When are you getting out of a slump, some days are good, some days are less good. There is really no magic. Tuesday was great. Wednesday was 50% great. I see my job in this as making the most of the good and not getting caught up in the bad because this is a process and one does not go from slumped to pumped (what?) in no time.
The daily walks are helping a lot. A LOT. Blah, blah, why do I ever stop with the daily walks when I know how much they matter, but I do stop and then I start back up and it’s like magic. There are always Murray walks, but I don’t count those because I can make those really sort or even cheat and just take him to the park to run around. The thing that interests me the most about these walks is that I’m only walking for 30 minutes, at whatever pace suits me in that moment and I feel so happy when I’m done.

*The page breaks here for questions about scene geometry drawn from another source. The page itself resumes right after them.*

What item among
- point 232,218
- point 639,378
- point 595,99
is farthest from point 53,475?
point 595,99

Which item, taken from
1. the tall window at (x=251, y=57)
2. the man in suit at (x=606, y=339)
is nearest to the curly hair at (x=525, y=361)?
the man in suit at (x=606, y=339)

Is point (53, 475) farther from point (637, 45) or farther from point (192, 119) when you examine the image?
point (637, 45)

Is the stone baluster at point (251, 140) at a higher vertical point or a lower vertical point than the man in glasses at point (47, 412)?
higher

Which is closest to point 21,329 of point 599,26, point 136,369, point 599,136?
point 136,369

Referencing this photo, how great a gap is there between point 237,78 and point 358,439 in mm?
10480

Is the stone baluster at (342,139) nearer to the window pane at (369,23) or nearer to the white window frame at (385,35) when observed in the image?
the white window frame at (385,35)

The cooking is helping, too, even though it’s also sort of a pain in the ass. I mostly enjoy cooking and I’m good at it and Andy really, really appreciates it. The thing about it, though, is that when it comes time to make dinner I rarely really want to do it. I’m always glad after I do, but I force myself to do it. Tonight we had apricot and mustard glazed pork chops, buttermilk mashed potatoes and haricot verts. It’s was delicious and I will absolutely make it again. Tomorrow night is super easy, roast chicken with potatoes and carrots and a spinach salad. Cooking at home is so much cheaper and healthier than going out or picking up and it’s nicer, too. I mean, you can wear lounge clothes, so that counts for a lot.
What’s not working is not having something to do in the afternoons. That’s when my energy wanes and I think I need an assignment during that time to prevent the slump. Maybe I should do another walk? Plan to run errands? How do you work-a-day types manage the afternoon slump? Maybe I need an afternoon snack/caffeine break. I don’t know, but I need to do something.
Tomorrow the housecleaner comes, so tomorrow will be a good day because any day where my house is cleaned without me doing it, is good.